While visiting her sister in the UAE almost six years ago, Yasra Khoker was inspired by her niece and nephew. She liked the way they would spend hours after school copying pictures of dishes that appeared on menu leaflets. When Khoker returned to India, she began doing something similar.

Trained as an interior designer, Khoker had already been sketching for over 15 years. “Even while growing up in UAE, during family get-togethers, we would sit and sketch and make magazines and select stickers for our drawings,” said the 32-year-old, who now lives in Jaipur with her husband. “It’s probably why I still like stationary and cartoons.”

Khoker’s obsession with and appreciation for food is apparent in the way she talks about it – whether it is picking out the best place to get a fix of onion kachori in Jaipur, a tandoori chicken sandwich from Lucky restaurant in Bandra, Mumbai, or just the simple pleasures of a cup of tea. Khoker recently self-published an illustrated journal of her 10-day-trip covering Hyderabad, Mumbai and Goa. The mouth-watering journal is titled Food Swings.

“Instead of recording a moment in time as a photograph, I sketch,” said Khoker.

A page from the Mumbai chapter of 'Food Swings'. Image credit: Yasra Khoker.

Khoker began her food sketching journey by eating out for a month and a half in Jaipur. She would turn up everywhere – restaurants, cafes or the peanut vendor outside Hawa Mahal – with her sketchbook and record everything she saw or ate. “Some people would get what I was doing and appreciate it, while some would stare awkwardly or comment about my weight,” said Khoker. “I started posting these on social media and was surprised at how much attention I got for it.” Khoker now writes a blog under the name Doodlenomics, where she posts her sketches and writes about her travel experiences.

A page from the Hyderabad chapter of 'Food Swings'. Image credit: Yasra Khoker.

Food Swings is not a recipe book or even a compilation of must-try restaurants, but simply what Khoker and her husband ate that day – whether it is the in-flight meal or her first glass of kokum juice. “This has everything that I saw or everything that intrigued me, like a market in Goa where women were selling mushrooms after the rains, the biryani we ate at Hotel Shadab or even the baked yogurt and bananas that I had to eat after developing a stomach bug,” said Khoker. “During the whole trip I was looking at the journey through the various meals I had and the things we tried there.”

In Food Swings, the reader will encounter the cashew feni, fish curry and even the chunky jewellery that is synonymous with Goa, along Hyderabad’s jauzi halwa.

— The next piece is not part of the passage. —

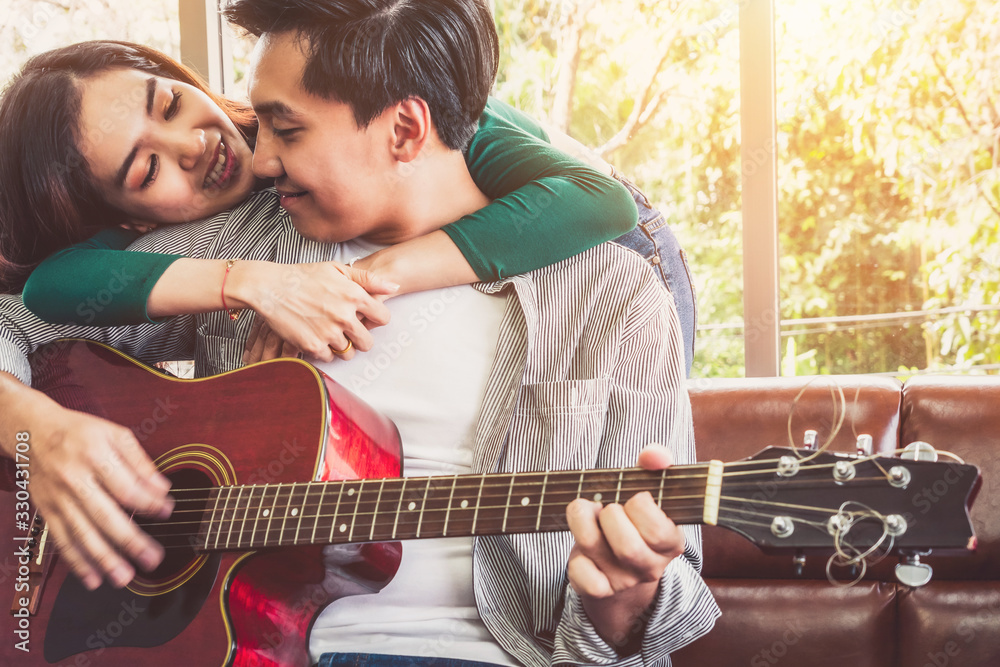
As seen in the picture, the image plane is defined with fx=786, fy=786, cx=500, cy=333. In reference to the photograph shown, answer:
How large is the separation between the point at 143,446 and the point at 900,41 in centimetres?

Also in it are images of biryani and haleem that were ordered by her husband, since Khoker is allergic to mutton and soy.

A page from the Goa chapter of 'Food Swings'. Image credit: Yasra Khoker.

“There are times when I just look at what I’m about to eat and it just looks so pretty that I want to sketch it, like the time I went to the Ziya in Mumbai’s Oberoi Hotel and found every single dish presented in a way that looked so good,” she said.

While Khoker is attracted to foods that have a lot of colour, she is well aware that most Indian curries tend to be brown. “It’s about what kind of feelings it inspires in me in that moment. My love for a certain dish determines what I want to sketch. Whether it is a kachori or tea or samosa, it’s all brown but I don’t really have a problem with that and it works well in a composition.”

Image credit: Yasra Khoker.

It takes Khoker ten minutes to an hour to complete a sketch, depending on what she is drawing. “If I can sit for long, I allow the paints to dry or I just keep a tissue paper in between the sheets. In places where there is a rush, I quickly do a drawing and fill in the colours later or maybe the other way around if I’m drawing something with a lot of gravy.”

Sketching in New Delhi. Image courtesy: Yasra Khoker.

Khoker has been approached by bloggers, writers and journalists to illustrate covers for books. She recently illustrated the recipe of a chutney that was Mughal king Bahadur Shah Zafar’s favourite – the Rahat-e-Jaan chutney.